> **Cosa richiede**: Ricopia senza alcuna modifica tutto ciò che va dalla riga contenente "At what distance from pixel 5" fino alla fine dei dati, estremi compresi.

(Un blocco di dati)
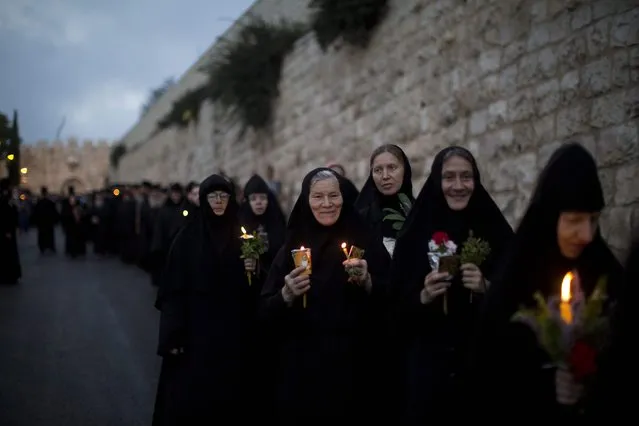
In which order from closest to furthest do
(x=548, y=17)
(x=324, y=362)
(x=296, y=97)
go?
(x=324, y=362), (x=548, y=17), (x=296, y=97)

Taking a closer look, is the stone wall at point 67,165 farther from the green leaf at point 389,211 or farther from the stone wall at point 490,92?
the green leaf at point 389,211

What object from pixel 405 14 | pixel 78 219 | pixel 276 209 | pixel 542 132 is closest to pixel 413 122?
pixel 405 14

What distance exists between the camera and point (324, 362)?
4418 mm

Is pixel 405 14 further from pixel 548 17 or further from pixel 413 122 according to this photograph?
pixel 548 17

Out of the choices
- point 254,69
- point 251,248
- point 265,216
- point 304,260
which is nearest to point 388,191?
point 251,248

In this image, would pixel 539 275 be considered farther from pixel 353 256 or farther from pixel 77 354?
pixel 77 354

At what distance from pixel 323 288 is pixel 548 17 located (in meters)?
3.57

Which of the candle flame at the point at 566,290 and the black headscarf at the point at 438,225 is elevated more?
the black headscarf at the point at 438,225

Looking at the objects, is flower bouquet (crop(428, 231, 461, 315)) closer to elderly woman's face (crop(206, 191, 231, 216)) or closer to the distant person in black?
elderly woman's face (crop(206, 191, 231, 216))

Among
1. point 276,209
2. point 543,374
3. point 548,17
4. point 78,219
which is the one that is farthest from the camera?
point 78,219

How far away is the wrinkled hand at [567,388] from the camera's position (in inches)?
102

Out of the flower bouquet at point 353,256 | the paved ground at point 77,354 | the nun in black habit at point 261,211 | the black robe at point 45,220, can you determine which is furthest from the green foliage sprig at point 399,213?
the black robe at point 45,220

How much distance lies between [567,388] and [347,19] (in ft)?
31.1

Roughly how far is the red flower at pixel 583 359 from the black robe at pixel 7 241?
1365 centimetres
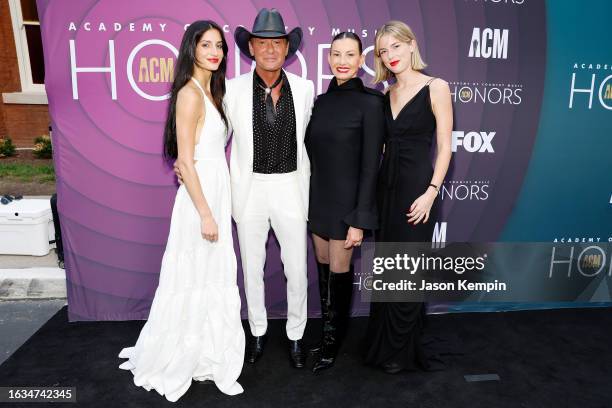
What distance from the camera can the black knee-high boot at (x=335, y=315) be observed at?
2.92 m

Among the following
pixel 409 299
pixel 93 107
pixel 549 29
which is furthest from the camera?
pixel 549 29

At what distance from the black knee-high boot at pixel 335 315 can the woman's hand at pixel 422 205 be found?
20.7 inches

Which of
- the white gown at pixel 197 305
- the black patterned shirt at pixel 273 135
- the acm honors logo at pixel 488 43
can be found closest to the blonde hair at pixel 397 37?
the black patterned shirt at pixel 273 135

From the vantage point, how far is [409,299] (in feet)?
9.45

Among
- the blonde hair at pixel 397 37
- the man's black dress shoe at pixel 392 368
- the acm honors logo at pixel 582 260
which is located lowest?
the man's black dress shoe at pixel 392 368

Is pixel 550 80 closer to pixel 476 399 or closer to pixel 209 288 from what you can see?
pixel 476 399

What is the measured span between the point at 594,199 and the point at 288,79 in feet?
9.12

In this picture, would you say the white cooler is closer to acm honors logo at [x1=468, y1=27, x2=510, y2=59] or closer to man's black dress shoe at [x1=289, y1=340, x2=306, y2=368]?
man's black dress shoe at [x1=289, y1=340, x2=306, y2=368]

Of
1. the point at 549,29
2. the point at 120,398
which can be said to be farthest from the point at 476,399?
the point at 549,29

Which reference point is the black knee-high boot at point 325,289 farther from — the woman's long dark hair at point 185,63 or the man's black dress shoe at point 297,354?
the woman's long dark hair at point 185,63

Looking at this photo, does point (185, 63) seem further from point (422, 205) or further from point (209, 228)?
point (422, 205)

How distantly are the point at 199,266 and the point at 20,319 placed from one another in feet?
6.08

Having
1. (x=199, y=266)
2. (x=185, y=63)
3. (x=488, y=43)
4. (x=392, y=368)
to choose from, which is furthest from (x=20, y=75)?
(x=392, y=368)

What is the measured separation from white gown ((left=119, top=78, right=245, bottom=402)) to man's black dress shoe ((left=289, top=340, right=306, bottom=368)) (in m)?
0.35
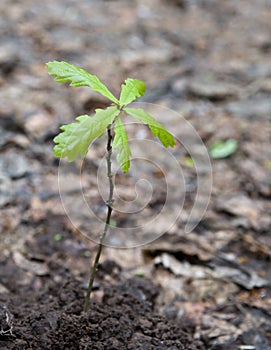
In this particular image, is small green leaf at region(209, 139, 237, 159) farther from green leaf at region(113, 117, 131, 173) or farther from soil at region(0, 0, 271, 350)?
green leaf at region(113, 117, 131, 173)

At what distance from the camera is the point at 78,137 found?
1.46 m

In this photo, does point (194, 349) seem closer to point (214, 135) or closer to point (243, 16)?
point (214, 135)

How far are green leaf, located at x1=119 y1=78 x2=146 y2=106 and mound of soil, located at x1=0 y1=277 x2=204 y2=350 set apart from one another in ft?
2.92

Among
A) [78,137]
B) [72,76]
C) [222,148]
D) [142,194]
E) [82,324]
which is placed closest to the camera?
[78,137]

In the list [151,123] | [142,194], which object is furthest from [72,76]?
[142,194]

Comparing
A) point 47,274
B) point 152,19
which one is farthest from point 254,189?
point 152,19

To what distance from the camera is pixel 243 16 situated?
201 inches

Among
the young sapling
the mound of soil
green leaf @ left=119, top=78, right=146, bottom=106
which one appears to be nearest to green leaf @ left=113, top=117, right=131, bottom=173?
the young sapling

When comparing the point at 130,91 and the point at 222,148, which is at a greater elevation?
the point at 130,91

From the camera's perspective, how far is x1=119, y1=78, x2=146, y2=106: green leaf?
162 centimetres

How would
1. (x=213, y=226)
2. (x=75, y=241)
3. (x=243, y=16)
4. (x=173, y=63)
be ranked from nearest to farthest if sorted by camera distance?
(x=75, y=241)
(x=213, y=226)
(x=173, y=63)
(x=243, y=16)

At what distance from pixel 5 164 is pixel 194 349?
5.55ft

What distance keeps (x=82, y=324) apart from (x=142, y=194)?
4.11 feet

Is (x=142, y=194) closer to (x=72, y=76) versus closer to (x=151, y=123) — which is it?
(x=151, y=123)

> **Risposta completa**:
At what distance from pixel 5 164 is pixel 194 349?
5.55ft

What distance keeps (x=82, y=324) apart from (x=142, y=194)?
4.11 feet

Is (x=142, y=194) closer to (x=72, y=76) versus closer to (x=151, y=123) — which is it?
(x=151, y=123)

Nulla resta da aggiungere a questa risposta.